OBJECTIVE -> Render every line of the rows below as a numbered list, dropping any blank lines.

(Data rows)
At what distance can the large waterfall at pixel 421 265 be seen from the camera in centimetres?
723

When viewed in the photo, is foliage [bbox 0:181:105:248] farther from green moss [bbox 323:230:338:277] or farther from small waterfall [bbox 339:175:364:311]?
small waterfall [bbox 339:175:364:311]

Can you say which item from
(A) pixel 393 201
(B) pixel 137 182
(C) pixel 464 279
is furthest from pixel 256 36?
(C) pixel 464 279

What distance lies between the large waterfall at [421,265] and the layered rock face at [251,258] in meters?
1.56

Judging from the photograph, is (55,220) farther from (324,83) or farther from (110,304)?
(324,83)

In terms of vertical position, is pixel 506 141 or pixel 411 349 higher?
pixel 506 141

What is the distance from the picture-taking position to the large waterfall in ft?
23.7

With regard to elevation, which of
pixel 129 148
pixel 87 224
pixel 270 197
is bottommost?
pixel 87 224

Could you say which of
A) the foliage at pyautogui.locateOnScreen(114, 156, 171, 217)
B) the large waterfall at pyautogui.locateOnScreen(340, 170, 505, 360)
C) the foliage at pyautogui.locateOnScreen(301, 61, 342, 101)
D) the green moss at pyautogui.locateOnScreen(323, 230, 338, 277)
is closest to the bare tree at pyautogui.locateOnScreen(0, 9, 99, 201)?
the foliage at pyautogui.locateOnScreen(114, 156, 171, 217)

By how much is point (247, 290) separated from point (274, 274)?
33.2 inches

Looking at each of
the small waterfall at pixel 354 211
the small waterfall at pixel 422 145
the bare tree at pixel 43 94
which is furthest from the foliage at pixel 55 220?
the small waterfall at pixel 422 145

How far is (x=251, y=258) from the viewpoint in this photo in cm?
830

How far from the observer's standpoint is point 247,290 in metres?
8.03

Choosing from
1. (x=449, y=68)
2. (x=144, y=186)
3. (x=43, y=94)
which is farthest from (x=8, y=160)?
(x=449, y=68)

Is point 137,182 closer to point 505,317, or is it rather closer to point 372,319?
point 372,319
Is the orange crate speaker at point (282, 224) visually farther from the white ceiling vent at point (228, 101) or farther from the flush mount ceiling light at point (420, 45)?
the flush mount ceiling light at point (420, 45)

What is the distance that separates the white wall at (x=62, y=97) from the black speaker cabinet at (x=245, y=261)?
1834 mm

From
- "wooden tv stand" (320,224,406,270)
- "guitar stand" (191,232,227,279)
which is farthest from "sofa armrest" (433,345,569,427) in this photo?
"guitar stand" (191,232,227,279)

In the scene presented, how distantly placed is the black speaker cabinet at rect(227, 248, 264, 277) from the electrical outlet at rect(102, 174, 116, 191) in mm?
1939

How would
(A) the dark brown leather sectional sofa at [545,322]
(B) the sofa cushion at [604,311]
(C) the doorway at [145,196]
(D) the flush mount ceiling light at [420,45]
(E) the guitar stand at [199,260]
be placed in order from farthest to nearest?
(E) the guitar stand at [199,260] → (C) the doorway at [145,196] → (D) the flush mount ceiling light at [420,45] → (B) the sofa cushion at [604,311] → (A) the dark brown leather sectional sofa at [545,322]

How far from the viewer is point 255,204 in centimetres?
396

WRITTEN ANSWER ->
1. At what distance can the large waterfall at pixel 421 265 be seen from the camera in centimetres?
2. 723
3. When viewed in the photo, is foliage [bbox 0:181:105:248] farther from green moss [bbox 323:230:338:277] or farther from small waterfall [bbox 339:175:364:311]?
4. small waterfall [bbox 339:175:364:311]
5. Can you say which item from
6. (A) pixel 393 201
7. (B) pixel 137 182
8. (C) pixel 464 279
9. is furthest from pixel 256 36?
10. (C) pixel 464 279
11. What distance lies between the large waterfall at [421,265] and the layered rock face at [251,258] in meters?
12. 1.56
13. Judging from the photograph, is (55,220) farther from (324,83) or farther from (110,304)?
14. (324,83)
15. In terms of vertical position, is pixel 506 141 or pixel 411 349 higher?
16. pixel 506 141
17. What is the distance from the picture-taking position to the large waterfall in ft?
18. 23.7
19. With regard to elevation, which of
20. pixel 129 148
21. pixel 87 224
22. pixel 270 197
23. is bottommost?
24. pixel 87 224
25. Could you say which of
26. A) the foliage at pyautogui.locateOnScreen(114, 156, 171, 217)
27. B) the large waterfall at pyautogui.locateOnScreen(340, 170, 505, 360)
28. C) the foliage at pyautogui.locateOnScreen(301, 61, 342, 101)
29. D) the green moss at pyautogui.locateOnScreen(323, 230, 338, 277)
30. is closest to the bare tree at pyautogui.locateOnScreen(0, 9, 99, 201)?
31. the foliage at pyautogui.locateOnScreen(114, 156, 171, 217)
32. By how much is point (247, 290) separated from point (274, 274)?
33. 33.2 inches
34. Looking at each of
35. the small waterfall at pixel 354 211
36. the small waterfall at pixel 422 145
37. the bare tree at pixel 43 94
38. which is furthest from the foliage at pixel 55 220?
39. the small waterfall at pixel 422 145
40. How far is (x=251, y=258) from the viewpoint in this photo in cm?
41. 830
42. How far from the observer's standpoint is point 247,290 in metres?
43. 8.03
44. Choosing from
45. 1. (x=449, y=68)
46. 2. (x=144, y=186)
47. 3. (x=43, y=94)
48. which is farthest from (x=8, y=160)?
49. (x=449, y=68)
50. Is point 137,182 closer to point 505,317, or is it rather closer to point 372,319?
51. point 372,319
52. Is the orange crate speaker at point (282, 224) visually farther from the white ceiling vent at point (228, 101) or farther from the flush mount ceiling light at point (420, 45)?
53. the flush mount ceiling light at point (420, 45)
54. What is the distance that separates the white wall at (x=62, y=97) from the black speaker cabinet at (x=245, y=261)?
55. 1834 mm
56. From
57. - "wooden tv stand" (320,224,406,270)
58. - "guitar stand" (191,232,227,279)
59. which is farthest from "sofa armrest" (433,345,569,427) in this photo?
60. "guitar stand" (191,232,227,279)
61. In the scene presented, how distantly placed is the black speaker cabinet at rect(227, 248, 264, 277) from the electrical outlet at rect(102, 174, 116, 191) in mm?
62. 1939
63. How would
64. (A) the dark brown leather sectional sofa at [545,322]
65. (B) the sofa cushion at [604,311]
66. (C) the doorway at [145,196]
67. (D) the flush mount ceiling light at [420,45]
68. (E) the guitar stand at [199,260]
69. be placed in order from farthest to nearest?
70. (E) the guitar stand at [199,260] → (C) the doorway at [145,196] → (D) the flush mount ceiling light at [420,45] → (B) the sofa cushion at [604,311] → (A) the dark brown leather sectional sofa at [545,322]
71. How far from the viewer is point 255,204 in centimetres?
72. 396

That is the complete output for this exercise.